::: RECORDS TO PROCESS

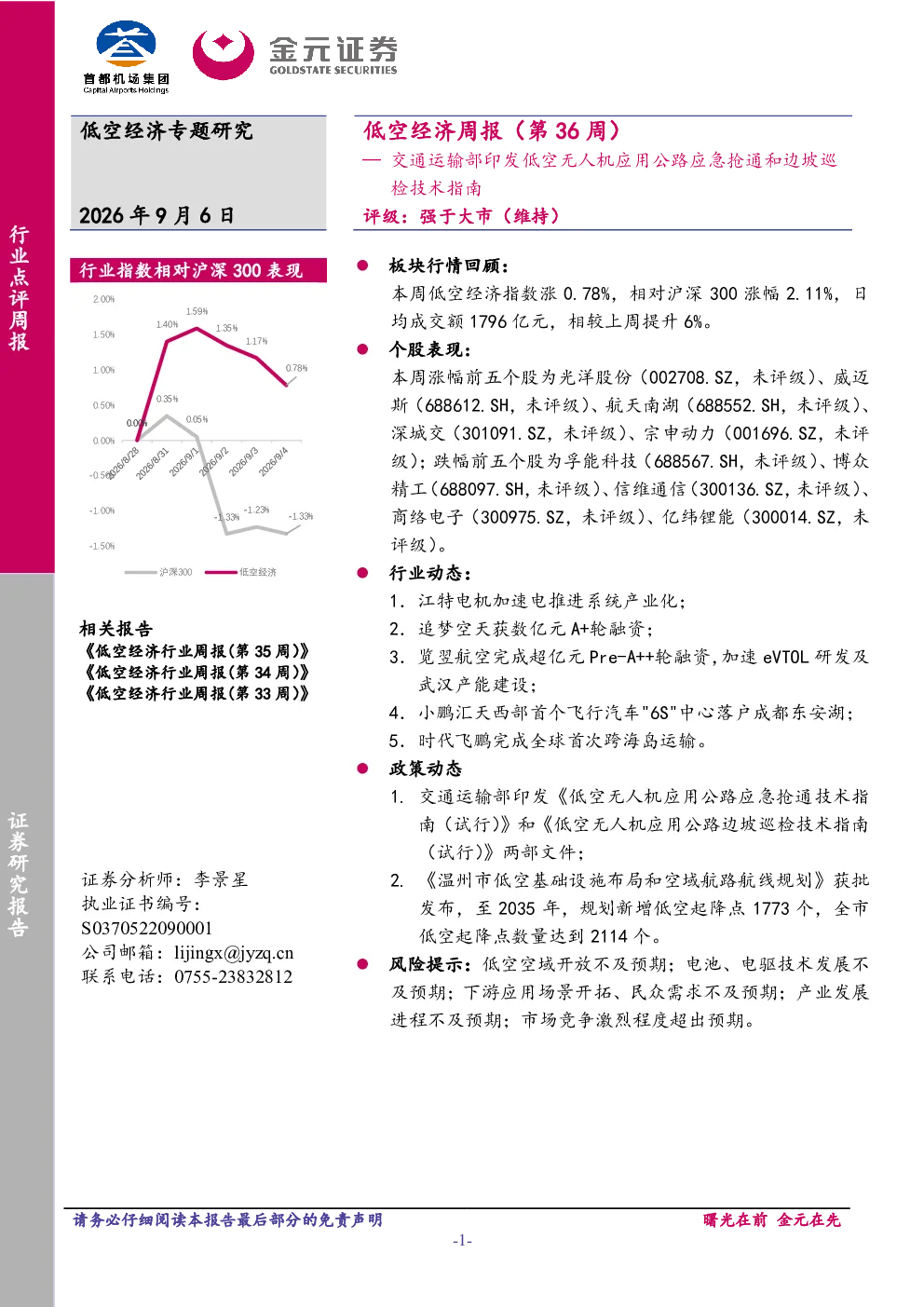 低空经济周报（第36周）：交通运输部印发低空无人机应用公路应急抢通和边坡巡检技术指南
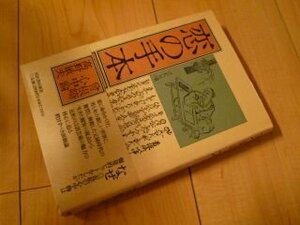 恋の手本―曽根崎心中論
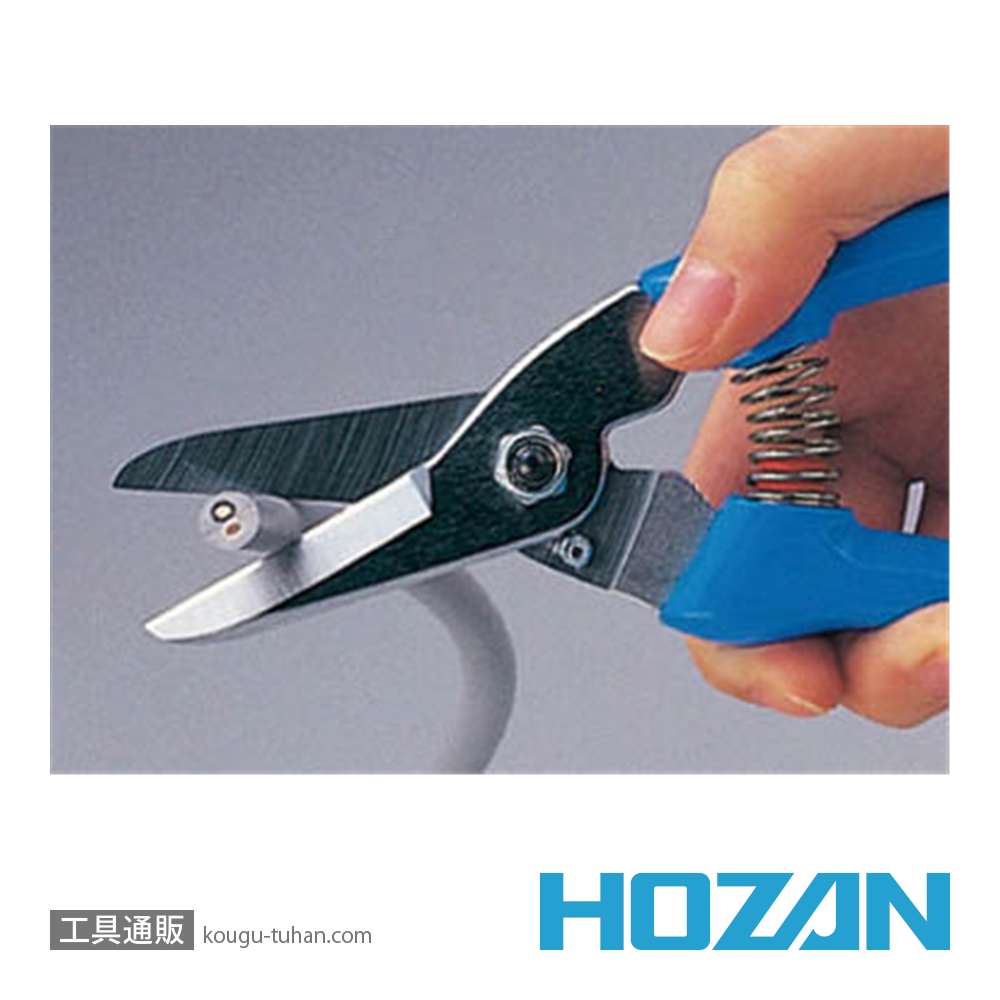 HOZAN N-839 マルチスニップ 190MMの画像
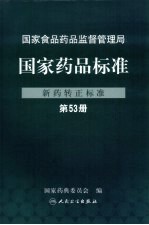 国家药品标准  新药转正标准  第53册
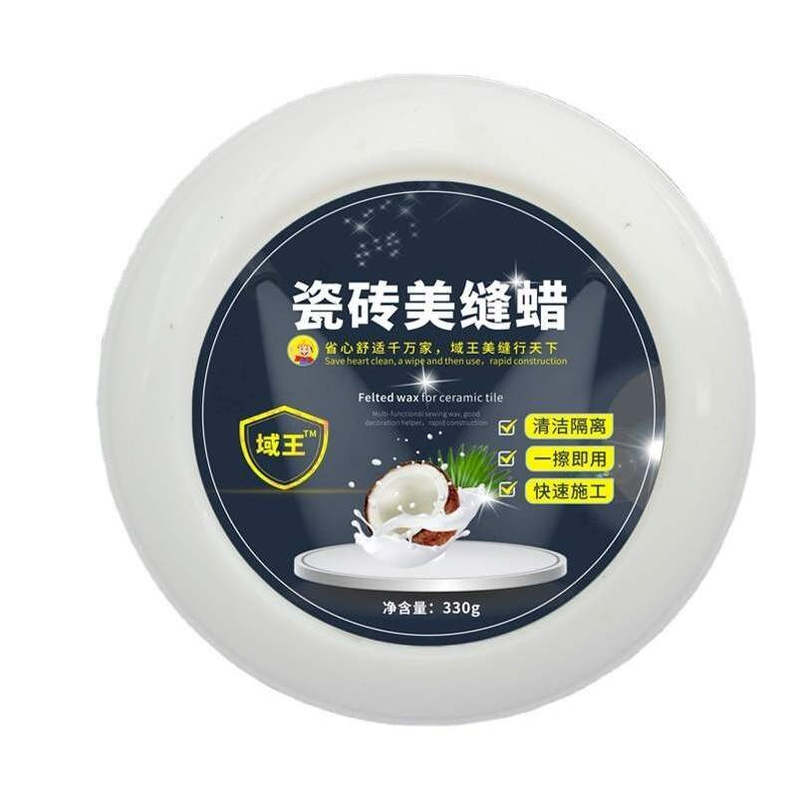 瓷砖蜡去污美缝蜡涂抹清理砖美缝用蜡真瓷胶清理美缝隔离膏厂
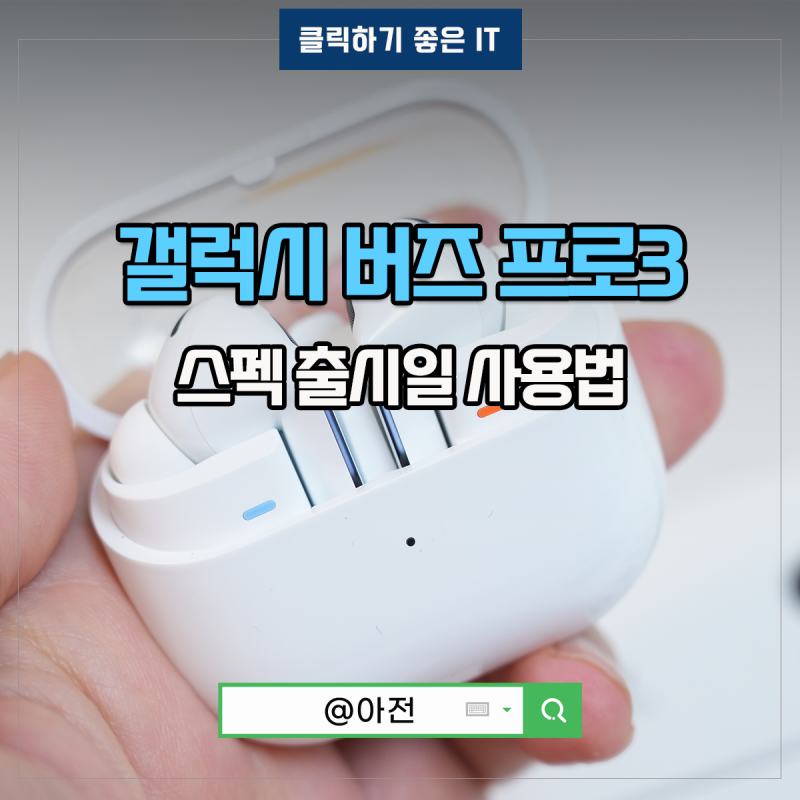 갤럭시 버즈 프로3 스펙 출시일 사용법은?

::::::

**WHAT YOU NEED TO DO:**
Rewrite the caption lines of all the items with "HOZAN" replaced by "Hozan" and nothing else changed. Leave out the pictures.

**TASK RESPONSE:**
 低空经济周报（第36周）：交通运输部印发低空无人机应用公路应急抢通和边坡巡检技术指南
 恋の手本―曽根崎心中論
 Hozan N-839 マルチスニップ 190MMの画像
 国家药品标准  新药转正标准  第53册
 瓷砖蜡去污美缝蜡涂抹清理砖美缝用蜡真瓷胶清理美缝隔离膏厂
 갤럭시 버즈 프로3 스펙 출시일 사용법은?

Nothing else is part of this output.